*DATA TO PROCESS*:

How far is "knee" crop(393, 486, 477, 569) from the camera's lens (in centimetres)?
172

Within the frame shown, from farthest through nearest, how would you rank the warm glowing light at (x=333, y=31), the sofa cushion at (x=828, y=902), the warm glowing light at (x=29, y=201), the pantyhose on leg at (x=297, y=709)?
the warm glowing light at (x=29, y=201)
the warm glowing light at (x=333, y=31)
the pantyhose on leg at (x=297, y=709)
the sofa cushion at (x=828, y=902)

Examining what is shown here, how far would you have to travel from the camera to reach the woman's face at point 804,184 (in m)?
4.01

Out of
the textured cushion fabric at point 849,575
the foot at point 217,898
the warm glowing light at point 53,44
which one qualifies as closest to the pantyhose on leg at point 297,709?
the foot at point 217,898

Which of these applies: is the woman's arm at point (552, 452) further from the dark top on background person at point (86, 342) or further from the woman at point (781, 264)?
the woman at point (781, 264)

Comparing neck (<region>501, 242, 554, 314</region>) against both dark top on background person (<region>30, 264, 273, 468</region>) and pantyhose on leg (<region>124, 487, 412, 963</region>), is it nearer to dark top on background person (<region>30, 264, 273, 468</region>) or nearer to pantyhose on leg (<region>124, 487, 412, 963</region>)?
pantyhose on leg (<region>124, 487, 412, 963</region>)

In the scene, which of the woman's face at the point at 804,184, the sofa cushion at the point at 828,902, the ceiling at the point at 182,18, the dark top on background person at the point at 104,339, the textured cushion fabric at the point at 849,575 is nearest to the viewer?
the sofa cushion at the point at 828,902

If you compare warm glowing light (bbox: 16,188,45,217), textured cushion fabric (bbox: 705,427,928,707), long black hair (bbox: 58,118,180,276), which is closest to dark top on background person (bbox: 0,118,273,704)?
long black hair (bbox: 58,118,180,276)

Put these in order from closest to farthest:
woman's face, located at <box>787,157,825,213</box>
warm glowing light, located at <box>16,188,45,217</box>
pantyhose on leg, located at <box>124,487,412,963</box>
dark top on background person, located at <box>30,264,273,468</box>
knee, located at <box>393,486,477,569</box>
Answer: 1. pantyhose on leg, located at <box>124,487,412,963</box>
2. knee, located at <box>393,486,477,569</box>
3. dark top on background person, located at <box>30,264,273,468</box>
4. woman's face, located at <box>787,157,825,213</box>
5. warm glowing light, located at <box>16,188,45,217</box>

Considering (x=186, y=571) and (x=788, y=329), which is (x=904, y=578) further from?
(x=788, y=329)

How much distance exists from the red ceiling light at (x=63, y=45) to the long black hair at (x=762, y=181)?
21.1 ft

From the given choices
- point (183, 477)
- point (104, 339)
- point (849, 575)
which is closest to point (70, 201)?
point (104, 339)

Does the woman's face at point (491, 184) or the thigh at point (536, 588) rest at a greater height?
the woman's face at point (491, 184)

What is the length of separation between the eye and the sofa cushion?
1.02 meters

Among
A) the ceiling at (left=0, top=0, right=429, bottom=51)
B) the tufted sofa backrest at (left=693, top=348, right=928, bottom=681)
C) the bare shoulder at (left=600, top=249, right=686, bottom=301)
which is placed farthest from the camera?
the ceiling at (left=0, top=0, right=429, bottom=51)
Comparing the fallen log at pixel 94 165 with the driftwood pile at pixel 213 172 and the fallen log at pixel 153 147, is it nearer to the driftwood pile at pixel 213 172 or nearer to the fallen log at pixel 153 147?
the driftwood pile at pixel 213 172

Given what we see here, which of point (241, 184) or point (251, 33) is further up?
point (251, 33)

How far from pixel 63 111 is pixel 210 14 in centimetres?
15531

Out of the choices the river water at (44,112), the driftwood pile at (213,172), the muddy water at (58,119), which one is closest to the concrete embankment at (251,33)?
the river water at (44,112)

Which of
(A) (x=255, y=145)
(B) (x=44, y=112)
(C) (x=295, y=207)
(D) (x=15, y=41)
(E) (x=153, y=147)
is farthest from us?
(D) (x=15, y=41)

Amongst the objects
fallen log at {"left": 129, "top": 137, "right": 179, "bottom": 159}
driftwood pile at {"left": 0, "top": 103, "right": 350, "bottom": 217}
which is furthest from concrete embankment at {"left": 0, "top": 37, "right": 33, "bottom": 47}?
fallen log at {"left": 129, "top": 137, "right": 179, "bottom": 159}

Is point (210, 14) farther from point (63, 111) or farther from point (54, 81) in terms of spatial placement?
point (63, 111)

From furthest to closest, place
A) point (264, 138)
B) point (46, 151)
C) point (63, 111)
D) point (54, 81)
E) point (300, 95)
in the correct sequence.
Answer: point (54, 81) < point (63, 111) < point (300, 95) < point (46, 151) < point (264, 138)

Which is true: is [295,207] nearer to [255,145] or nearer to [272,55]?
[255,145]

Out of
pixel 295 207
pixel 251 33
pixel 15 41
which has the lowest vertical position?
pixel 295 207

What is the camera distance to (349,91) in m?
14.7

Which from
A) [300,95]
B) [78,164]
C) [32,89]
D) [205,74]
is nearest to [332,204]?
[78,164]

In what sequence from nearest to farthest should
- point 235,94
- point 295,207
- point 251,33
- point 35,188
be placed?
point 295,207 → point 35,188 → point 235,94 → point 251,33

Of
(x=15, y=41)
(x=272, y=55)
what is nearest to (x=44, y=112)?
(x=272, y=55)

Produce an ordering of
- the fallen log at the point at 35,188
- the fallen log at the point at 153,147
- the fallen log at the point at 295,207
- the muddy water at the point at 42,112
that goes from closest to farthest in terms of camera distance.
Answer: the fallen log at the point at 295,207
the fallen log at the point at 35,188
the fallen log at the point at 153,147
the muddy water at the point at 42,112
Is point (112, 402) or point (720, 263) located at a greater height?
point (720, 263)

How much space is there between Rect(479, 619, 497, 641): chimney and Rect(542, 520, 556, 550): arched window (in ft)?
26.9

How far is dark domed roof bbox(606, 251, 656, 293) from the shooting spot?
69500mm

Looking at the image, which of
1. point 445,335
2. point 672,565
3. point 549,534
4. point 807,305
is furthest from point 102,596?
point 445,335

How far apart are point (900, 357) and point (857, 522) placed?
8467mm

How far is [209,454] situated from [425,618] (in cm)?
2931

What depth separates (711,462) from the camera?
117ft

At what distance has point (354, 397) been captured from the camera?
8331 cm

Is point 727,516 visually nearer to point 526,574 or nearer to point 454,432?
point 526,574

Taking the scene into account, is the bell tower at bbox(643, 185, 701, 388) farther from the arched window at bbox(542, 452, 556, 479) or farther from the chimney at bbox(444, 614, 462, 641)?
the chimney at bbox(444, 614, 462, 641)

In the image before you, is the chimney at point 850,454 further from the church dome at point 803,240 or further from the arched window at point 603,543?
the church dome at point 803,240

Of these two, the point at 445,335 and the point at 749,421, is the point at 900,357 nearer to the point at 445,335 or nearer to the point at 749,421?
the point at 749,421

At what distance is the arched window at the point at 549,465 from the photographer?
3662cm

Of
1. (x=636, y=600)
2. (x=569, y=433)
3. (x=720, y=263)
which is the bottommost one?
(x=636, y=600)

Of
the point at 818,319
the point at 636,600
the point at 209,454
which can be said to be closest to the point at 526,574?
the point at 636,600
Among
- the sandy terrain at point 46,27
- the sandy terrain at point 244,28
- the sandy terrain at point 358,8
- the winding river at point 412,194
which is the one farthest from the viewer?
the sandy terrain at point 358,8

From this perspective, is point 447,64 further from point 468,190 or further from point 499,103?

*INSTRUCTION*:
Copy out the data shown above without altering anything.

*WORKED ANSWER*:
How far is "knee" crop(393, 486, 477, 569) from the camera's lens (in centimetres)?
172

Within the frame shown, from farthest through nearest, how would you rank the warm glowing light at (x=333, y=31), the sofa cushion at (x=828, y=902), the warm glowing light at (x=29, y=201), the pantyhose on leg at (x=297, y=709)?
the warm glowing light at (x=29, y=201)
the warm glowing light at (x=333, y=31)
the pantyhose on leg at (x=297, y=709)
the sofa cushion at (x=828, y=902)

Examining what is shown here, how far would you have to travel from the camera to reach the woman's face at point 804,184 (in m)?
4.01

Out of
the textured cushion fabric at point 849,575
the foot at point 217,898
the warm glowing light at point 53,44
which one qualifies as closest to the pantyhose on leg at point 297,709?
the foot at point 217,898

Which of these applies: is the woman's arm at point (552, 452) further from the dark top on background person at point (86, 342) or further from the woman at point (781, 264)?
the woman at point (781, 264)

Comparing neck (<region>501, 242, 554, 314</region>) against both dark top on background person (<region>30, 264, 273, 468</region>) and pantyhose on leg (<region>124, 487, 412, 963</region>), is it nearer to dark top on background person (<region>30, 264, 273, 468</region>) or nearer to pantyhose on leg (<region>124, 487, 412, 963</region>)?
pantyhose on leg (<region>124, 487, 412, 963</region>)

In the scene, which of the woman's face at the point at 804,184, the sofa cushion at the point at 828,902, the ceiling at the point at 182,18, the dark top on background person at the point at 104,339, the textured cushion fabric at the point at 849,575 is nearest to the viewer?
the sofa cushion at the point at 828,902

If you compare warm glowing light (bbox: 16,188,45,217), textured cushion fabric (bbox: 705,427,928,707), long black hair (bbox: 58,118,180,276), which is closest to dark top on background person (bbox: 0,118,273,704)?
long black hair (bbox: 58,118,180,276)

Put these in order from closest to farthest:
woman's face, located at <box>787,157,825,213</box>
warm glowing light, located at <box>16,188,45,217</box>
pantyhose on leg, located at <box>124,487,412,963</box>
dark top on background person, located at <box>30,264,273,468</box>
knee, located at <box>393,486,477,569</box>
Answer: 1. pantyhose on leg, located at <box>124,487,412,963</box>
2. knee, located at <box>393,486,477,569</box>
3. dark top on background person, located at <box>30,264,273,468</box>
4. woman's face, located at <box>787,157,825,213</box>
5. warm glowing light, located at <box>16,188,45,217</box>

Considering (x=186, y=571) and (x=788, y=329), which is (x=904, y=578) further from?
(x=788, y=329)

How much distance exists from the red ceiling light at (x=63, y=45) to the long black hair at (x=762, y=181)?
21.1 ft

From the given choices
- point (183, 477)
- point (104, 339)
- point (849, 575)
which is closest to point (70, 201)?
point (104, 339)

Does the woman's face at point (491, 184) or the thigh at point (536, 588) rest at a greater height?
the woman's face at point (491, 184)

What is the length of separation between the eye and the sofa cushion?
1.02 meters

Among
A) the ceiling at (left=0, top=0, right=429, bottom=51)
B) the tufted sofa backrest at (left=693, top=348, right=928, bottom=681)
C) the bare shoulder at (left=600, top=249, right=686, bottom=301)
which is placed farthest from the camera?
the ceiling at (left=0, top=0, right=429, bottom=51)
Comparing the fallen log at pixel 94 165 with the driftwood pile at pixel 213 172 and the fallen log at pixel 153 147, is it nearer to the driftwood pile at pixel 213 172 or nearer to the fallen log at pixel 153 147?
the driftwood pile at pixel 213 172

Given what we see here, which of point (241, 184) or point (251, 33) is further up?
point (251, 33)

How far from pixel 63 111 is pixel 210 14 in centimetres?
15531

Out of the choices the river water at (44,112), the driftwood pile at (213,172), the muddy water at (58,119), which one is closest to the concrete embankment at (251,33)?
the river water at (44,112)

Which of
(A) (x=255, y=145)
(B) (x=44, y=112)
(C) (x=295, y=207)
(D) (x=15, y=41)
(E) (x=153, y=147)
is farthest from us?
(D) (x=15, y=41)

Amongst the objects
fallen log at {"left": 129, "top": 137, "right": 179, "bottom": 159}
driftwood pile at {"left": 0, "top": 103, "right": 350, "bottom": 217}
which is furthest from concrete embankment at {"left": 0, "top": 37, "right": 33, "bottom": 47}?
fallen log at {"left": 129, "top": 137, "right": 179, "bottom": 159}

Is point (210, 14) farther from point (63, 111) or farther from point (54, 81) in terms of spatial placement?
point (63, 111)

From furthest to closest, place
A) point (264, 138)
B) point (46, 151)
C) point (63, 111)
D) point (54, 81)
E) point (300, 95)
in the correct sequence.
Answer: point (54, 81) < point (63, 111) < point (300, 95) < point (46, 151) < point (264, 138)

Which is true: is [295,207] nearer to [255,145] or nearer to [272,55]?
[255,145]

Out of
pixel 295 207
pixel 251 33
pixel 15 41
which has the lowest vertical position?
pixel 295 207

What is the camera distance to (349,91) in m?
14.7

Which from
A) [300,95]
B) [78,164]
C) [32,89]
D) [205,74]
is nearest to [332,204]?
[78,164]

In what sequence from nearest to farthest should
- point 235,94
- point 295,207
- point 251,33
- point 35,188
be placed?
point 295,207 → point 35,188 → point 235,94 → point 251,33

Of
(x=15, y=41)
(x=272, y=55)
what is nearest to (x=44, y=112)?
(x=272, y=55)

Produce an ordering of
- the fallen log at the point at 35,188
- the fallen log at the point at 153,147
- the fallen log at the point at 295,207
- the muddy water at the point at 42,112
that goes from closest to farthest in terms of camera distance.
Answer: the fallen log at the point at 295,207
the fallen log at the point at 35,188
the fallen log at the point at 153,147
the muddy water at the point at 42,112
Is point (112, 402) or point (720, 263) located at a greater height?
point (720, 263)

How much space is there between Rect(479, 619, 497, 641): chimney and Rect(542, 520, 556, 550): arched window (in ft)?
26.9

How far is dark domed roof bbox(606, 251, 656, 293) from the shooting spot?
69500mm

Looking at the image, which of
1. point 445,335
2. point 672,565
3. point 549,534
4. point 807,305
is furthest from point 102,596?
point 445,335

How far apart are point (900, 357) and point (857, 522) placed?
8467mm

How far is [209,454] situated from [425,618] (in cm)?
2931

What depth separates (711,462) from the camera?
117ft

At what distance has point (354, 397) been captured from the camera?
8331 cm

Is point 727,516 visually nearer to point 526,574 or nearer to point 454,432?
point 526,574

Taking the scene into account, is the bell tower at bbox(643, 185, 701, 388) farther from the arched window at bbox(542, 452, 556, 479) or farther from the chimney at bbox(444, 614, 462, 641)?
the chimney at bbox(444, 614, 462, 641)

In the image before you, is the chimney at point 850,454 further from the church dome at point 803,240 or further from the arched window at point 603,543?
the church dome at point 803,240

Of these two, the point at 445,335 and the point at 749,421, is the point at 900,357 nearer to the point at 445,335 or nearer to the point at 749,421?
the point at 749,421

At what distance is the arched window at the point at 549,465 from the photographer?
3662cm

Of
1. (x=636, y=600)
2. (x=569, y=433)
3. (x=720, y=263)
which is the bottommost one?
(x=636, y=600)

Of
the point at 818,319
the point at 636,600
the point at 209,454
which can be said to be closest to the point at 526,574?
the point at 636,600
Among
- the sandy terrain at point 46,27
- the sandy terrain at point 244,28
- the sandy terrain at point 358,8
- the winding river at point 412,194
which is the one farthest from the viewer?
the sandy terrain at point 358,8

From this perspective, is point 447,64 further from point 468,190 or further from point 499,103?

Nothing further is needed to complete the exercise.